Die Digitalisierung kann laut der Aktion Mensch für Menschen mit Behinderung zu einer zunehmenden Ausgrenzung führen. Nur wer Zugang zu der Technologie habe und damit umzugehen wisse, könne auch an den digitalen gesellschaftlichen Prozessen teilnehmen, erklärte die Sozialorganisation am Dienstag in Bonn mit Blick auf eine nicht-repräsentativen Studie zu Inklusion und Digitalisierung.
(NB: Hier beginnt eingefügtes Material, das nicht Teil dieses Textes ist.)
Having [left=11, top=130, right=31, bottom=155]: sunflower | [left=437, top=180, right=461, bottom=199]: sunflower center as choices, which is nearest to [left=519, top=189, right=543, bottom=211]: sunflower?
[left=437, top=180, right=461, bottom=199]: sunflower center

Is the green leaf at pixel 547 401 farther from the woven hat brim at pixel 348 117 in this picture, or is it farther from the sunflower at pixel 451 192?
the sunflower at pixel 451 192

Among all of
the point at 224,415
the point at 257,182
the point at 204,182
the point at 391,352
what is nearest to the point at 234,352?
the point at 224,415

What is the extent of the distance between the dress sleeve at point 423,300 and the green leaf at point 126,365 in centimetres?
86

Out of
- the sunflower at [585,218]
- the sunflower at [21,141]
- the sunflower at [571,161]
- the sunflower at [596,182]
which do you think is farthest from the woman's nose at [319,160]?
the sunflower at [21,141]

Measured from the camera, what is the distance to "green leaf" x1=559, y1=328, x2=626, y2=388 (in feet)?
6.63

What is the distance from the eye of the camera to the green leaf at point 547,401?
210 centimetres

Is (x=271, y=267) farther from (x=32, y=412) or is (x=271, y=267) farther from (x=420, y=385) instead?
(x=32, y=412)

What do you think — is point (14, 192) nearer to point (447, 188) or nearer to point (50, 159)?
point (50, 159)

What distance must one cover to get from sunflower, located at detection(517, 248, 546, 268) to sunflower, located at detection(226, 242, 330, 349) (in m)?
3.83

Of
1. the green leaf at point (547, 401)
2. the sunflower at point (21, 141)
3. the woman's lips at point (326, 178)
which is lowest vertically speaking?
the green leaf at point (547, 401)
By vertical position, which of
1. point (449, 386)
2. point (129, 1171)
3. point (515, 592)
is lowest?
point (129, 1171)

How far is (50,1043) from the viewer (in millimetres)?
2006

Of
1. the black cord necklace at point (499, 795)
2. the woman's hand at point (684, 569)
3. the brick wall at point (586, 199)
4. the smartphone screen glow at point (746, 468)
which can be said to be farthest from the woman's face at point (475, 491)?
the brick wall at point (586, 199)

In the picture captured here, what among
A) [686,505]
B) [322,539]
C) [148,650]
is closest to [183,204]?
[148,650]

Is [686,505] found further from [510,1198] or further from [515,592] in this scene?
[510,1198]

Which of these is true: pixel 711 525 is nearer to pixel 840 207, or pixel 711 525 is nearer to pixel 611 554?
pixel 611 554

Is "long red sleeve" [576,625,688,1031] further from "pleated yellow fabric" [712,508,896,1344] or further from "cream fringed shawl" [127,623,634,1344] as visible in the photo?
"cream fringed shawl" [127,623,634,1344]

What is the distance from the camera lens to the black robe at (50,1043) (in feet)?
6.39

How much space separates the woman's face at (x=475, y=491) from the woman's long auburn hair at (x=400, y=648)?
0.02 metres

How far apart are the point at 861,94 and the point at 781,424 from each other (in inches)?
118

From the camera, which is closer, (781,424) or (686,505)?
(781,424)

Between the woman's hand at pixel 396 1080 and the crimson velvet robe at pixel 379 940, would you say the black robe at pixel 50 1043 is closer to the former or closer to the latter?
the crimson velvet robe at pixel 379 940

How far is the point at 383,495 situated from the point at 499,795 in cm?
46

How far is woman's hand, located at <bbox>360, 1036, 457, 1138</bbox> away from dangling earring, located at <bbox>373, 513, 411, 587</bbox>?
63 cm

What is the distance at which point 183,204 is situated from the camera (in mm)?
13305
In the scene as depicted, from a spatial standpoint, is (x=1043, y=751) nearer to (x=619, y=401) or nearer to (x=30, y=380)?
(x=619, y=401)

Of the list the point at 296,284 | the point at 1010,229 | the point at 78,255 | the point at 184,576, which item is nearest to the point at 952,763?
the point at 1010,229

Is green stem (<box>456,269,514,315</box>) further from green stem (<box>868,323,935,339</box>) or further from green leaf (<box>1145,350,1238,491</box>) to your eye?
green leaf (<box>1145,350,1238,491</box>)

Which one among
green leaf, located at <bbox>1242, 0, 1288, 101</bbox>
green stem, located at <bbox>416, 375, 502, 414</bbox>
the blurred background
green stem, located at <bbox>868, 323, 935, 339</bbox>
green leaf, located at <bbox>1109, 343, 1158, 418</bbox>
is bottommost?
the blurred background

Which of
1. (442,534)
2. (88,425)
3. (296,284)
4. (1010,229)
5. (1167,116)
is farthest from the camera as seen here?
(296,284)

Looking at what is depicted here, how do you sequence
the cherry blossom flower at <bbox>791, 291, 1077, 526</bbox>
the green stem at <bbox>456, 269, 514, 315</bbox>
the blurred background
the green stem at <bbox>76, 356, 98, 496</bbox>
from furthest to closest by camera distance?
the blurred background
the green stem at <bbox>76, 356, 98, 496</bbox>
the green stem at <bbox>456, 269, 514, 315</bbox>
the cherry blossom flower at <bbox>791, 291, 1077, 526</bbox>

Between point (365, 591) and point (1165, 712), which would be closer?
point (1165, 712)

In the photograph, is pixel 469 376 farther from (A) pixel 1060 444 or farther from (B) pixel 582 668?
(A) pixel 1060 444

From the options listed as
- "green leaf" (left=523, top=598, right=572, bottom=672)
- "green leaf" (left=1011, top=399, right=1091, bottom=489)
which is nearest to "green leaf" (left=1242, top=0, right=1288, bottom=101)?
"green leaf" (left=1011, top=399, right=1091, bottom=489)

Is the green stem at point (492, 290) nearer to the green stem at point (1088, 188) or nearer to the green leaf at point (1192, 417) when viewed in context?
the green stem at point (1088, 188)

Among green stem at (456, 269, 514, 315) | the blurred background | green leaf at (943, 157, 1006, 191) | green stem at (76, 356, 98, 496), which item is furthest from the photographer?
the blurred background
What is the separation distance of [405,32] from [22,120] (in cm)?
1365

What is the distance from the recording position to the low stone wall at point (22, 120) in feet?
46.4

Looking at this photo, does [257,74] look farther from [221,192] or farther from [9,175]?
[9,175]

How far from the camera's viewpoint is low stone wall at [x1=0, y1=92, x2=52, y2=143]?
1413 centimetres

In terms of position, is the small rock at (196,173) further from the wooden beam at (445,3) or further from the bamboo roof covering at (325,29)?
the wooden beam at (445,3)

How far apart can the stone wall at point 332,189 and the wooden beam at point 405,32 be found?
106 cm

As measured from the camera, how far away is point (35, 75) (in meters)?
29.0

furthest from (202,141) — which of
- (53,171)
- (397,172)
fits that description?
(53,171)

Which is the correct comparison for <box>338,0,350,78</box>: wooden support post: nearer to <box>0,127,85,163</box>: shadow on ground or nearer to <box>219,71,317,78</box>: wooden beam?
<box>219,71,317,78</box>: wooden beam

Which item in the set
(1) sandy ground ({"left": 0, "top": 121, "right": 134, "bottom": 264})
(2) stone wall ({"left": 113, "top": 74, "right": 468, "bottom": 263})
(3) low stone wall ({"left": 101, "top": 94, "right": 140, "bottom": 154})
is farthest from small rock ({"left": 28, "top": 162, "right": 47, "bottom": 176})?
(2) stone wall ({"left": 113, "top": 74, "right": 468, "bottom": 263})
Die Ergebnisse zeigten, dass es mitunter an "digitaler Barrierefreiheit" bei der Entwicklung von Tools sowie Programmen fehle und an der Bereitschaft von Unternehmen, in die Einrichtung barrierefreier Arbeitsplätze und deren technischer Ausrüstung zu investieren.

Gleichwohl biete die Digitalisierung auch große Potenziale für das Thema Inklusion, hieß es. Durch die zunehmende Relevanz digitaler Formate hätten behinderte Menschen grundsätzlich mehr Möglichkeiten zur Partizipation. So ermöglichten digitale Lösungen flexibles und ortsungebundenes Arbeiten und Lernen auch für Menschen, die weniger mobil seien. Digitale Plattformen wie Youtube oder Instagram förderten Vernetzung und Engagement sowie Sichtbarkeit und Positionierung - und stärkten so die Selbstvertretung von Menschen mit Behinderung in der Öffentlichkeit.

Die aktuelle Corona-Pandemie habe gezeigt, dass soziale und digitale Teilhabe zunehmend miteinander verschmölzen. "Unsere Studie zeigt, dass eine chancengerechte Teilhabe aller nur dann möglich ist, wenn digitale Barrierefreiheit konsequent durchgesetzt wird", erklärte die Leiterin der Aufklärung bei der Aktion Mensch, Christina Marx.

In die Studie flossen Einschätzungen von zwölf Expertinnen und Experten aus Wissenschaft und Politik sowie Erfahrungen von 43 Menschen mit unterschiedlichen Behinderungen ein. Die Interviews wurden im Herbst 2019 geführt. An der Untersuchung war auch das Sinus-Institut beteiligt.